Tasks and exercises:
**1.** From the excerpt on the tribunal's jurisdiction, return the stretch from "- Order 2 was" through "under section 13.", copying it word for word.
**2.** Shorten the paragraph of the tribunal jurisdiction excerpt that opens "It is clear that the order made on 4 April 2019" while keeping its main facts.

Did the tribunal have jurisdiction to order the completion of a fence on adjoining land (order 2)?
- The question is whether the tribunal had jurisdiction to make order 2. Section 13 of the Queensland Civil and Administrative Tribunal Act 2009 (Qld) (QCAT Act) lists the types of order which can be made when hearing a minor civil dispute. Section 13(1) permits the tribunal to dismiss an application if the tribunal considers it appropriate. Section 13(2) limits the ‘final decisions to resolve the dispute’ which can be made. For fencing disputes this is:
- (c)for a claim that is the subject of a dispute under the Neighbourhood Disputes (Dividing Fences and Trees) Act 2011—a decision or order the tribunal may make in relation to the matter under the Neighbourhood Disputes (Dividing Fences and Trees) Act 2011;
- A ‘final decision’ is ‘the tribunal’s decision that finally decides the matters the subject of the proceeding’.
- Order 2 was not an order that the tribunal could make under the 2011 Act. So if order 2 was a final decision the tribunal had no jurisdiction to make it.
- It is clear that the order made on 4 April 2019, considered as a whole, was the final order in Mr Mardon’s application because it ended the proceedings and resolved all matters in dispute between the parties in those proceedings. This cannot mean however, that every part of that order was a ‘final decision’ for the purpose of the jurisdictional test which must be applied under section 13.
- This is because the QCAT Act contemplates that non-final decisions can be made in final orders. There is power to do so under section 114 of the QCAT Act:
114 Conditions and ancillary orders and directions
The tribunal’s power to make a decision in a proceeding (the primary power) includes a power—
- (a)to impose conditions on the decision; and
Example of a condition—
that something required to be done by the decision be done within a stated period
- (b)to make an ancillary order or direction the tribunal considers appropriate for achieving the purpose for which the tribunal may exercise the primary power.

Recorded information:

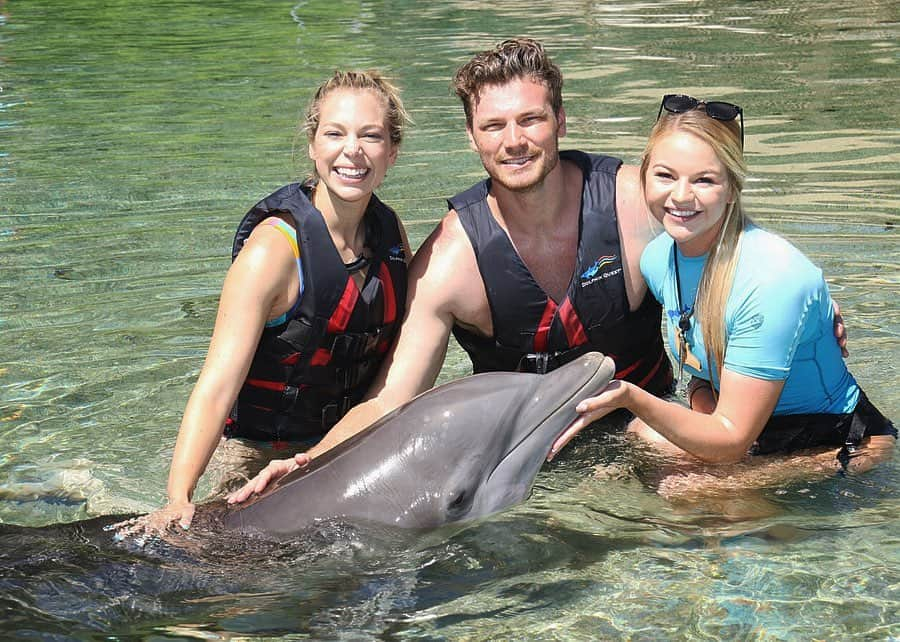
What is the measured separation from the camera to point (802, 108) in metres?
12.8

List of solutions:
**1.**
- Order 2 was not an order that the tribunal could make under the 2011 Act. So if order 2 was a final decision the tribunal had no jurisdiction to make it.
- It is clear that the order made on 4 April 2019, considered as a whole, was the final order in Mr Mardon’s application because it ended the proceedings and resolved all matters in dispute between the parties in those proceedings. This cannot mean however, that every part of that order was a ‘final decision’ for the purpose of the jurisdictional test which must be applied under section 13.

**2.** Taken as a whole, the 4 April 2019 order was the final order in Mr Mardon's application. It ended the proceedings and resolved every matter in dispute between the parties. That does not make every part of it a 'final decision' for the jurisdictional test under section 13.